Here is a list of terms, expressions and abbreviations used in this documentation. Many of terms here are specific for document management problem domain.
DMS = Document Management System
Digital archive is a fancy name for a document whose content won’t change anymore. Think of PDF documents - you can’t modifgy content of PDF file unless you have specialized software. PDF documents are a good example of digital archives. Any scanned document is automatically a digital archive as well.
Throughout Papermerge documentation terms document, scanned document, pdf document, digital archive are used interchangeble and mean the same thing.
Abbreviation from optical character recognition. OCR is the process of extracting plain text (and associated information) from file, document or image.
Example: John takes a photo with his mobile phone of a paper based bank statement. Let’s say IBAN number appears on that document. From resulted photo - filename bank-statement.jpeg - John won’t be able to copy IBAN number and paste it over whatsapp to his wife.

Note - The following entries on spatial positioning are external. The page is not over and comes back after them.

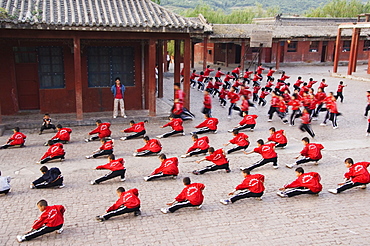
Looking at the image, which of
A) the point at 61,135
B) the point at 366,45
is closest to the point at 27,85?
the point at 61,135

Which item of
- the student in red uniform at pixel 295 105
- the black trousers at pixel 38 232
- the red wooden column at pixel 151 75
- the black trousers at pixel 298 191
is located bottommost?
the black trousers at pixel 38 232

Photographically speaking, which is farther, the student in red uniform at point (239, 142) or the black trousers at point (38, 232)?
the student in red uniform at point (239, 142)

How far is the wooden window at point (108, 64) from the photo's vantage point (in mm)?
15688

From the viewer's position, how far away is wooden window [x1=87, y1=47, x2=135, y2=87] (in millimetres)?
15688

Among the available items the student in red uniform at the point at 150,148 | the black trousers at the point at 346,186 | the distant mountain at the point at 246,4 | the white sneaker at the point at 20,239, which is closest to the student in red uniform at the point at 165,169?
the student in red uniform at the point at 150,148

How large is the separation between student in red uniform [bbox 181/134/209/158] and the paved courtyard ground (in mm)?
287

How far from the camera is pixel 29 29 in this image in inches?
513

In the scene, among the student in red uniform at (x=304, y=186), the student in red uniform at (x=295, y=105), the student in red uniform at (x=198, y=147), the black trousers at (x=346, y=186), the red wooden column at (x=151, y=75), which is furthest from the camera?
the student in red uniform at (x=295, y=105)

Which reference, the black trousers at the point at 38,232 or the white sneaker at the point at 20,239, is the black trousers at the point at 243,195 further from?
the white sneaker at the point at 20,239

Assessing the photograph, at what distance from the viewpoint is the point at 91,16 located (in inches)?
537

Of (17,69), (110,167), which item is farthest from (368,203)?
(17,69)

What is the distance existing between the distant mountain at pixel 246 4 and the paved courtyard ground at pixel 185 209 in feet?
377

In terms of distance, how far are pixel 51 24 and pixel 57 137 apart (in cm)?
373

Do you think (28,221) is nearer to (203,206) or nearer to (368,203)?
(203,206)
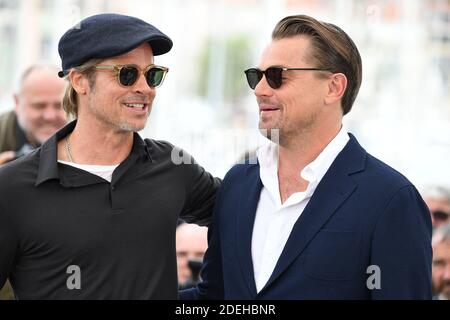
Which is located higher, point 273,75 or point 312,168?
point 273,75

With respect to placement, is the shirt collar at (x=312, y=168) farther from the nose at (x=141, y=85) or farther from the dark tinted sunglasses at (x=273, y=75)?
the nose at (x=141, y=85)

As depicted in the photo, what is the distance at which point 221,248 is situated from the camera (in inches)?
134

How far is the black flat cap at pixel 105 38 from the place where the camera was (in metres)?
3.23

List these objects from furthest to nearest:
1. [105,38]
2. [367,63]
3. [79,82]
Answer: [367,63] < [79,82] < [105,38]

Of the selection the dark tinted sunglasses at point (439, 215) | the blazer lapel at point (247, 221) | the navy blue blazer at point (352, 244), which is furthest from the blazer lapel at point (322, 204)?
the dark tinted sunglasses at point (439, 215)

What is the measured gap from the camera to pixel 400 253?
2.94 meters

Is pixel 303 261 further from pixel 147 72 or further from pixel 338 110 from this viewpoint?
pixel 147 72

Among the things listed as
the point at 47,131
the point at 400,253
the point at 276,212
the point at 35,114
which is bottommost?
the point at 400,253

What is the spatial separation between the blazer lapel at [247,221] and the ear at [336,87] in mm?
420

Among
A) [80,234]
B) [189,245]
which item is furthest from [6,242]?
[189,245]

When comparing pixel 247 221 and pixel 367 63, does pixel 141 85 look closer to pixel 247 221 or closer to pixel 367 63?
pixel 247 221

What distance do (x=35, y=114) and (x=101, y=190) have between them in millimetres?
2580
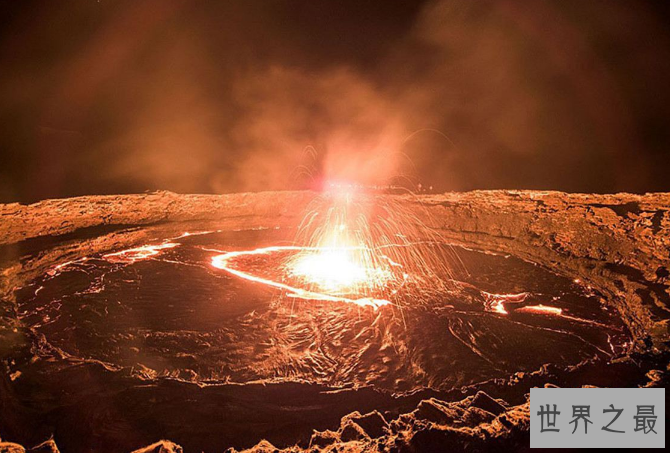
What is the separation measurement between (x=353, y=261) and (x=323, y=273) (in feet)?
2.79

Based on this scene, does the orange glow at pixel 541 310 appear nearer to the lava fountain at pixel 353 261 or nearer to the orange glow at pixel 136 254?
the lava fountain at pixel 353 261

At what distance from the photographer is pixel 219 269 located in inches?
207

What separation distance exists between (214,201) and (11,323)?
19.4ft

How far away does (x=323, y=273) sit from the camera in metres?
5.31

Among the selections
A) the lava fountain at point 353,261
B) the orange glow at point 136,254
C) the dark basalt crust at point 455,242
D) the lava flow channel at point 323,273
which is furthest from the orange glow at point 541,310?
the orange glow at point 136,254

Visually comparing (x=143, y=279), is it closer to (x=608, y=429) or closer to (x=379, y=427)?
(x=379, y=427)

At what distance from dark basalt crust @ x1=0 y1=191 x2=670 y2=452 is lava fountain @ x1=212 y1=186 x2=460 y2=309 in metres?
0.92

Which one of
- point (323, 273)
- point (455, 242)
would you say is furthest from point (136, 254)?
point (455, 242)

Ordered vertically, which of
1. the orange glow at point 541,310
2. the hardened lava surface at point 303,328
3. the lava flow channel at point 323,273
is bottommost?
the hardened lava surface at point 303,328

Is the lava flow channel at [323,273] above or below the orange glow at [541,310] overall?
above

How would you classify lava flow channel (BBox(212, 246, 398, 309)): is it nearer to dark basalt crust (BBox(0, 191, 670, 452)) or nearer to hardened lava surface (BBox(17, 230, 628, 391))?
hardened lava surface (BBox(17, 230, 628, 391))

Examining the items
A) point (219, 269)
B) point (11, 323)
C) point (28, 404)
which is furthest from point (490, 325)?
point (11, 323)

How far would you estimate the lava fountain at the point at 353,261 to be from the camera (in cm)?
471

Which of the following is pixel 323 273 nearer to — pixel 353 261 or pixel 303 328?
pixel 353 261
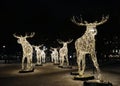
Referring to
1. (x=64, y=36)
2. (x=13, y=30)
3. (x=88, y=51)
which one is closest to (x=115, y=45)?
(x=64, y=36)

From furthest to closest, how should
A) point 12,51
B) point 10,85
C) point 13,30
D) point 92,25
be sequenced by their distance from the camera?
point 12,51 → point 13,30 → point 92,25 → point 10,85

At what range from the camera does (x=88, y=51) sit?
19266mm

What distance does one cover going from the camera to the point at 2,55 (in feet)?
218

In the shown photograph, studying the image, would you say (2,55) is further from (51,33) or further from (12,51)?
(51,33)

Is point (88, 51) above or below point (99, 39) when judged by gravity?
below

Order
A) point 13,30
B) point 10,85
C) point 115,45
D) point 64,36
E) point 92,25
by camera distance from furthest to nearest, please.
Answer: point 115,45 → point 64,36 → point 13,30 → point 92,25 → point 10,85

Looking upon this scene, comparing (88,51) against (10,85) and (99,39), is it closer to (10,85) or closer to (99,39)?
(10,85)

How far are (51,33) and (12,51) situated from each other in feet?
57.5

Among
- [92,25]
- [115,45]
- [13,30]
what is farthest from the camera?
[115,45]

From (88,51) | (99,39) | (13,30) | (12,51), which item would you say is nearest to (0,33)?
(13,30)

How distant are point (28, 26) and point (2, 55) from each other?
2471 cm

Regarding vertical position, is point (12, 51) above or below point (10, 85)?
above

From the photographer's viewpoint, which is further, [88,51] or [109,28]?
[109,28]

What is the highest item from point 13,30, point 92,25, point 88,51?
point 13,30
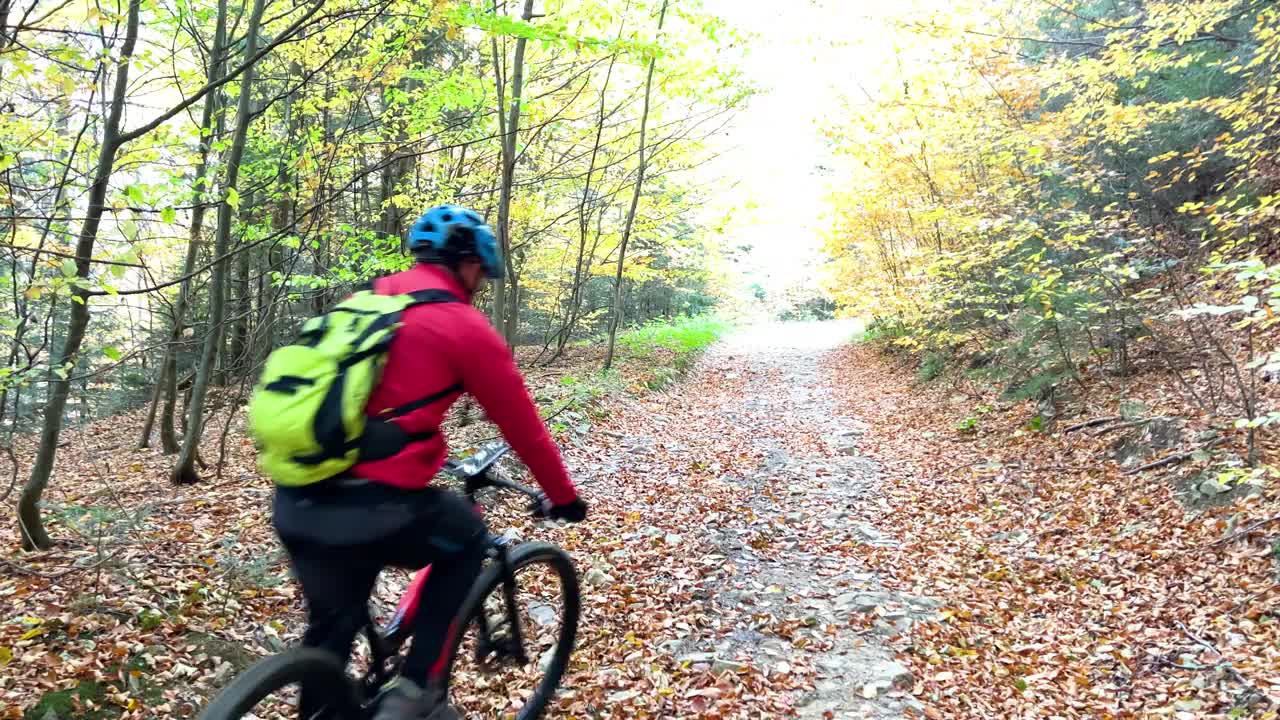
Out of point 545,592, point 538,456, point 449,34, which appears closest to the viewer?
point 538,456

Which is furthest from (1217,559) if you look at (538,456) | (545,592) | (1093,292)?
(538,456)

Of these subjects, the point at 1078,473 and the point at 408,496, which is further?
the point at 1078,473

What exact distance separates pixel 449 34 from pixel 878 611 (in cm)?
725

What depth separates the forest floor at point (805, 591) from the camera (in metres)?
4.00

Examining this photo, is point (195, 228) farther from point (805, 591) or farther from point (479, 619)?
point (805, 591)

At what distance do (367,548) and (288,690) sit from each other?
0.64 metres

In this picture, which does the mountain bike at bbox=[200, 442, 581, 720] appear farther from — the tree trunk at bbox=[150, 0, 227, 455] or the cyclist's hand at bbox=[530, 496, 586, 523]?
the tree trunk at bbox=[150, 0, 227, 455]

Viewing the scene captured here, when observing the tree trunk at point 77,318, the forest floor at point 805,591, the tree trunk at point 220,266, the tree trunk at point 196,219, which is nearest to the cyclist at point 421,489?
the forest floor at point 805,591

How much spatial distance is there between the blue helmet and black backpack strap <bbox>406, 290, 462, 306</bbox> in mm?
199

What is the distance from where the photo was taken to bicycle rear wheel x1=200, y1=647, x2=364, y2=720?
84.3 inches

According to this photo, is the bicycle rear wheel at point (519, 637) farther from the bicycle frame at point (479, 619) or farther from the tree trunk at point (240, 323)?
the tree trunk at point (240, 323)

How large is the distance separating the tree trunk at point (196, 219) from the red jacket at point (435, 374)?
9.07 ft

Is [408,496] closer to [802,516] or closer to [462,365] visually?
[462,365]

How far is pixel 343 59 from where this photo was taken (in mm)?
9781
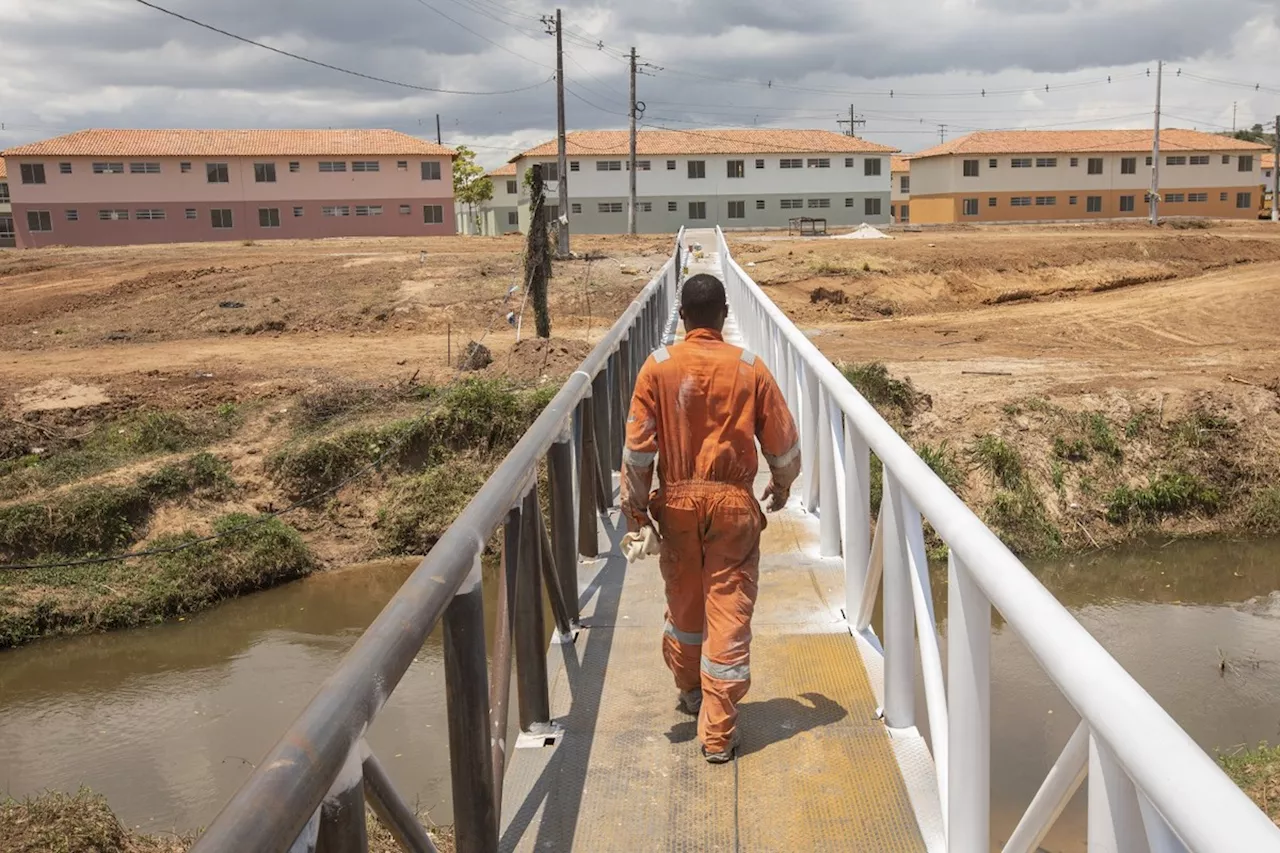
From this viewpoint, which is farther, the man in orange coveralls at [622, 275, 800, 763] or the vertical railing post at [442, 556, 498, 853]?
the man in orange coveralls at [622, 275, 800, 763]

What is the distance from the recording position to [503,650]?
339 centimetres

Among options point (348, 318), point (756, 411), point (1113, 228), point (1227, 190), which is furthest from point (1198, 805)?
point (1227, 190)

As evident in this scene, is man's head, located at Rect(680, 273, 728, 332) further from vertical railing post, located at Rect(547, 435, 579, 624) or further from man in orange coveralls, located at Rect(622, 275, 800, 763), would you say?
vertical railing post, located at Rect(547, 435, 579, 624)

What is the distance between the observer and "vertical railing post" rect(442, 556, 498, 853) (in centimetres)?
281

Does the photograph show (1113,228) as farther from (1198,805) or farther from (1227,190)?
(1198,805)

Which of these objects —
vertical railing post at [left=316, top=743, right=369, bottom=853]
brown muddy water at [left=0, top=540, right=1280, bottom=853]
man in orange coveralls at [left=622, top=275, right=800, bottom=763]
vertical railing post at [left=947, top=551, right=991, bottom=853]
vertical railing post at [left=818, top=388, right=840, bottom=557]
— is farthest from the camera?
brown muddy water at [left=0, top=540, right=1280, bottom=853]

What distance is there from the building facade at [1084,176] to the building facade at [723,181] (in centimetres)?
588

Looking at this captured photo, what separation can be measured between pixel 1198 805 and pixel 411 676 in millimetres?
9593

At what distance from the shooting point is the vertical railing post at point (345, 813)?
1.93 meters

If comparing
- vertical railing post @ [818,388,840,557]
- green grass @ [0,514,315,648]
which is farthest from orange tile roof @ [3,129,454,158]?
vertical railing post @ [818,388,840,557]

On the other hand, if the same bank statement photo is processed using optical character recognition technology (OCR) - the text is extracted from the photo (for example as bank-statement.txt file) and John can open bank-statement.txt file, select IBAN number and copy/paste it in whatsapp chat to his wife.
OCR technology has widespread usage across many areas. It enables computers to understand pictures. If computers understand what text is inside images, then users can search for specific terms across photos.
Scanned document is a just photo of the document - usually of higher quality than photos taken with mobile phones for example. Described with informal terms scanners are specialized devices for taking photos of the documents.
A page that during the scan ended up in wrong document is called strayed page.
For example, let’s say you scanned two contracts A and B and each contract is four pages long. Scanned document-A.pdf ended up having five pages and scanned document-B.pdf - three pages:
document-A.pdf: A1, A2, B2, A3, A4
document-B.pdf: B1, B3, B4
Page B2 (page from contract B) obviously does not belong to document A. Page B2 belongs to document B. In such case we say that page B2 is strayed page.
Documents which are in user’s
Inbox folder are called Incoming Documents.
Metacolumns are the columns displayed for metadata defined on current folder.